§ EXERCISE
Print every line exactly as it appears in the material below.

§ DATA FOR THIS EXERCISE
========================
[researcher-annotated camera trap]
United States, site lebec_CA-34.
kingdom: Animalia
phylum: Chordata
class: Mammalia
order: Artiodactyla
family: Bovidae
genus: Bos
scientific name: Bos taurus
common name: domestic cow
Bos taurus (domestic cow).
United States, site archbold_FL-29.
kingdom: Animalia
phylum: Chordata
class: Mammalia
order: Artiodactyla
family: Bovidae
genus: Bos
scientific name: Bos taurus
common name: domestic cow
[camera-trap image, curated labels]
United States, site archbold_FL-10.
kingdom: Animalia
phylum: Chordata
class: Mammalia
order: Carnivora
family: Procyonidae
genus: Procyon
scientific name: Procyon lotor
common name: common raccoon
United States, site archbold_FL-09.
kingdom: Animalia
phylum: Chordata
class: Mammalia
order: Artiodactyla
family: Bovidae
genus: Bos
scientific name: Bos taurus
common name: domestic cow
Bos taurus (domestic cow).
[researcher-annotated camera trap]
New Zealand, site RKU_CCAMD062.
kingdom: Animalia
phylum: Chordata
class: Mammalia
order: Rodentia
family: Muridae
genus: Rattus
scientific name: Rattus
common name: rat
========================
§ SOLUTION
[researcher-annotated camera trap]
United States, site lebec_CA-34.
kingdom: Animalia
phylum: Chordata
class: Mammalia
order: Artiodactyla
family: Bovidae
genus: Bos
scientific name: Bos taurus
common name: domestic cow
Bos taurus (domestic cow).
United States, site archbold_FL-29.
kingdom: Animalia
phylum: Chordata
class: Mammalia
order: Artiodactyla
family: Bovidae
genus: Bos
scientific name: Bos taurus
common name: domestic cow
[camera-trap image, curated labels]
United States, site archbold_FL-10.
kingdom: Animalia
phylum: Chordata
class: Mammalia
order: Carnivora
family: Procyonidae
genus: Procyon
scientific name: Procyon lotor
common name: common raccoon
United States, site archbold_FL-09.
kingdom: Animalia
phylum: Chordata
class: Mammalia
order: Artiodactyla
family: Bovidae
genus: Bos
scientific name: Bos taurus
common name: domestic cow
Bos taurus (domestic cow).
[researcher-annotated camera trap]
New Zealand, site RKU_CCAMD062.
kingdom: Animalia
phylum: Chordata
class: Mammalia
order: Rodentia
family: Muridae
genus: Rattus
scientific name: Rattus
common name: rat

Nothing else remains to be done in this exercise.